The problem with this architecture is that when you have a physical sensor, it is obvious when it fails and you can easily add contingencies. When you have a sensor other CAN or whatever, you are adding new failure modes: sensor OK but communication not reliable, or sensor info not yet received. You thus need more code to handle those new failure modes which are tricky for the average sw guy.

This is generally how everything computerized is developed.

The hardware is simplified and the software becomes more sophisticated. In this case, the recurring costs are minimized (simplified wiring harnesses that are installed via automation) in favor of an increase in non-recurring costs (more up-front engineering time).

The failure modes of these kinds of designs are by now a solved problem. The fact that automated assembly of simpler wiring harnesses occurs might mean the hardware reliability goes up.

I think the main advantage that Tesla brings to this effort is the fact that they are creating everything in house. This means that they can concentrate on how the system works together as a whole and not have to fight about interfaces between disparate systems. Instead of having to learn how the entertainment center APIs work and writing code against that, they can just walk down the hall and talk to the people creating that code. I think that gives them a massive head start for this type of project. Plus, they have been writing automotive software for quite a while be well versed in it's peculiarities, not to mention the tooling they've likely created to help.
> ts unbelievable how much code does not react properly on Communications failures / init / lag.

I think this is the main reason those we do some kind of engineering work have jobs.

Those issues are prevalent in anything built with some constraint in time and/or money, that would be just almost everything built and in production on Earth.

How is this different architecturally from typical structured wiring in networking, or say the arrangement of USB controllers within a typical laptop / docking station?

Although I'm not thrilled by the idea of my drivers side puddle lamp having it's own [IP] address!

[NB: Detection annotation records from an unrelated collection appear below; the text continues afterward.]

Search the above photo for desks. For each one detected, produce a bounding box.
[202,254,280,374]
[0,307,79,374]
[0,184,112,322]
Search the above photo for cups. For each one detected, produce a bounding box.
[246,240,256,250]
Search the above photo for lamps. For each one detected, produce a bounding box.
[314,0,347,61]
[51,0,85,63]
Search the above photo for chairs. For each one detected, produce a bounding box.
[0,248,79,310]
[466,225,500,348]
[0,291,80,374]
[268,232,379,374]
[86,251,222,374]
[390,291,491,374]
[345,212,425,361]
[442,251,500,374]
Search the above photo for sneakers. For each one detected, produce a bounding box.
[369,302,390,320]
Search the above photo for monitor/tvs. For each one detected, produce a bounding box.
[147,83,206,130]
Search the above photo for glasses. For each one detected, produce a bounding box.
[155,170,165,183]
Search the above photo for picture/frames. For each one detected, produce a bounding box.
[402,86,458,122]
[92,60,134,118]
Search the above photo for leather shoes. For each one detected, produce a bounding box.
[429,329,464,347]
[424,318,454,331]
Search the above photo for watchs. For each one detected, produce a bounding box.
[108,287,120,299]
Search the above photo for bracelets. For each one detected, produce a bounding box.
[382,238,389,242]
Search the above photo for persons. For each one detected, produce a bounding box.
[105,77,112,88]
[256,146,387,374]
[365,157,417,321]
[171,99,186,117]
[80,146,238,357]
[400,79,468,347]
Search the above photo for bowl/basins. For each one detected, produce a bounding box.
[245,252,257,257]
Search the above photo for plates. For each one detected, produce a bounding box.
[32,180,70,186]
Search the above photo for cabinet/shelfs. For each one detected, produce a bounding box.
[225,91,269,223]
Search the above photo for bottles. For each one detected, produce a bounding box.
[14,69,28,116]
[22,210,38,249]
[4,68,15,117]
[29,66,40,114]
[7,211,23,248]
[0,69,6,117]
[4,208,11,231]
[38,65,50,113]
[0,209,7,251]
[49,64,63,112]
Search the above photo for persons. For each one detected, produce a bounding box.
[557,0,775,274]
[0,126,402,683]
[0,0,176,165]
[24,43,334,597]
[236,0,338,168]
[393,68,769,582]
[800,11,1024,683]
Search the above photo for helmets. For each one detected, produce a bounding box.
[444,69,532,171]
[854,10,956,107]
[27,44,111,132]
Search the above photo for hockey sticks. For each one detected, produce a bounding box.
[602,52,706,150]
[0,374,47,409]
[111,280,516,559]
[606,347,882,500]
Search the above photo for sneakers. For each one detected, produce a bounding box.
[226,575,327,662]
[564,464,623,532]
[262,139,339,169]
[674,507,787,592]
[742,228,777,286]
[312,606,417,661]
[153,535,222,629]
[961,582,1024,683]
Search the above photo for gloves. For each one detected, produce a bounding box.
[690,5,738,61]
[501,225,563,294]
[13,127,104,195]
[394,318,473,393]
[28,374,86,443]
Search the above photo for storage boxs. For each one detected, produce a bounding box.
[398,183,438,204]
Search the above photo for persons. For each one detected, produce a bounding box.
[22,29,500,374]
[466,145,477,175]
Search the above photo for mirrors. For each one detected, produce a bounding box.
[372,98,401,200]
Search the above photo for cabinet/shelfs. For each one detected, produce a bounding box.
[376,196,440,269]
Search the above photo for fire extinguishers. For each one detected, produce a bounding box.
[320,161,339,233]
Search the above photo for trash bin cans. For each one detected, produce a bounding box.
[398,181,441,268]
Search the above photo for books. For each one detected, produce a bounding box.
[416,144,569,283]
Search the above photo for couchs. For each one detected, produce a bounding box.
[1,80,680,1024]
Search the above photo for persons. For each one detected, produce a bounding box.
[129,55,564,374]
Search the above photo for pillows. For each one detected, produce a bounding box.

AFAIK systems "bus based" are very similar, even for home/office electric cabling.

In the home/office "domotic" ones there are usually two couples of wires, two are the mains (poass-through) and two are "signal", every device is connected to both.

The closest thing in typical networks is - I believe - PoE: https://en.wikipedia.org/wiki/Power_over_Ethernet

In automotive, normally the frame is 0V or "ground" and you need only a single (big) wire with +12 V and the signal cable/wires.

Tesla's big advantage is that they're not just building autos, they're redefining how they get built. It's not about the car, it's about the machines that make them and the interfaces between them. Effectively, the car is built using an electromechanical design language (DSL) specialized for automated manufacturing.
This is just Tesla claming they invented something like when Apple does the same thing for something that others have been doing for a while. It's PR.